The PJ Tatler

Feds Fail to Deport 179,000 Criminal Illegal Aliens

A report by the Department of Homeland Security says that more than 179,000 criminal illegal aliens eligible to be deported are still in the U.S. and immigration officials admit they don’t know where they are.

The report was delivered to the Senate Subcommittee on Immigration. As it turns out, there are nearly a million illegals who have been issued deportation orders who have not been sent home.

Washington Times:

The level of criminal behavior by immigrants — both legal and illegal — has become a key part of the current political debate over immigration, border fencing and birthright citizenship.

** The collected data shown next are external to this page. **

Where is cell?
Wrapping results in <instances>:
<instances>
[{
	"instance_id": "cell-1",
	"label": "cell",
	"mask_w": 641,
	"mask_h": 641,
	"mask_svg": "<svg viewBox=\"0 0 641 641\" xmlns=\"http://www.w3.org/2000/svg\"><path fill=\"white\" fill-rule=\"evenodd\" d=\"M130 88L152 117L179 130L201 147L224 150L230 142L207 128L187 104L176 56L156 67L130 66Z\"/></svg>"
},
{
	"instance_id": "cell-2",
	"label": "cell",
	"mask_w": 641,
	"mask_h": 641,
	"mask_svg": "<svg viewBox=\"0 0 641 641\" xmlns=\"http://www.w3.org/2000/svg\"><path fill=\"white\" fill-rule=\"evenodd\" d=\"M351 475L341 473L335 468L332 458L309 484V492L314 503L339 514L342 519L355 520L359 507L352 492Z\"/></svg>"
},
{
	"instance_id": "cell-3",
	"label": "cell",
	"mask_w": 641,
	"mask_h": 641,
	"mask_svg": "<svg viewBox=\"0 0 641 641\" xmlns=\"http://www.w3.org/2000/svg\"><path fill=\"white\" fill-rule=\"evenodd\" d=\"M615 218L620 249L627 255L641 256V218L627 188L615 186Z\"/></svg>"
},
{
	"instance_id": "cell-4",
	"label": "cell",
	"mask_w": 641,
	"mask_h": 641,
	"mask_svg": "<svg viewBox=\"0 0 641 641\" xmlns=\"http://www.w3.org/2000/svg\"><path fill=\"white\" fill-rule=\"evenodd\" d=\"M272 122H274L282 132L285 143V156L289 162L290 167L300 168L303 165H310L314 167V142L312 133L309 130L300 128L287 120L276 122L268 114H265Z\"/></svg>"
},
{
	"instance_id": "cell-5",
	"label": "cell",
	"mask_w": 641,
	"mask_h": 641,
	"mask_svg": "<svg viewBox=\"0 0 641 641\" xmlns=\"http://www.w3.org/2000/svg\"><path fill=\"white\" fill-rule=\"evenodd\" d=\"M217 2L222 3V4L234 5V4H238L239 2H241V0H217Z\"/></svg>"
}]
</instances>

But the federal government does not have any way of tracking the overall criminal behavior of immigrants, U.S. Immigration and Customs Enforcement, the agency that detains and deports illegal immigrants, admitted in the information provided to the Senate.

“ICE is unable to statistically report on the number of aliens who have been arrested for criminal offenses,” the agency said.

ICE did, however, say it is making headway on trying to get sanctuary cities to cooperate with its new slimmed-down deportation program, known as the Priority Enforcement Program, or PEP.

How can you claim you have a deportation program if no one gets deported?

Of 340 jurisdictions identified as sanctuary cities or counties, ICE says more than half have expressed interest in cooperating with the PEP.

What that means, exactly, is still unclear, because some jurisdictions have said they will only partially comply — yet are included on the government’s list of cooperators.

All told, there are 918,369 immigrants living in the U.S. who have been ordered deported. Some of them are here under special court rulings or administration decisions that prevent them from being sent back to specific countries, while others just aren’t deemed serious enough criminals by the Obama administration to worry about.

“Not serious enough criminals…”? Since the president’s immigration reform plan would have allowed illegals convicted of drunk driving to remain in the country, that’s a pretty good indication they don’t care much if thousands of illegals every year cause traffic accidents while under the influence — some of which result in deaths.

You have to wonder what other offenses that illegals were convicted of aren’t considered “serious.” I’m sure the answer would be interesting.

If someone is slated to be deported, there ought to be some mechanism that can ensure they follow the legal order to leave the country. Instead of allowing illegals to disappear, isn’t there some way to track them while they are appealing? It’s a tough problem but short of halting deportations altogether, at least some effort besides the half-hearted PEP program that can’t work anyway because of the non-cooperation of sanctuary cities should be made.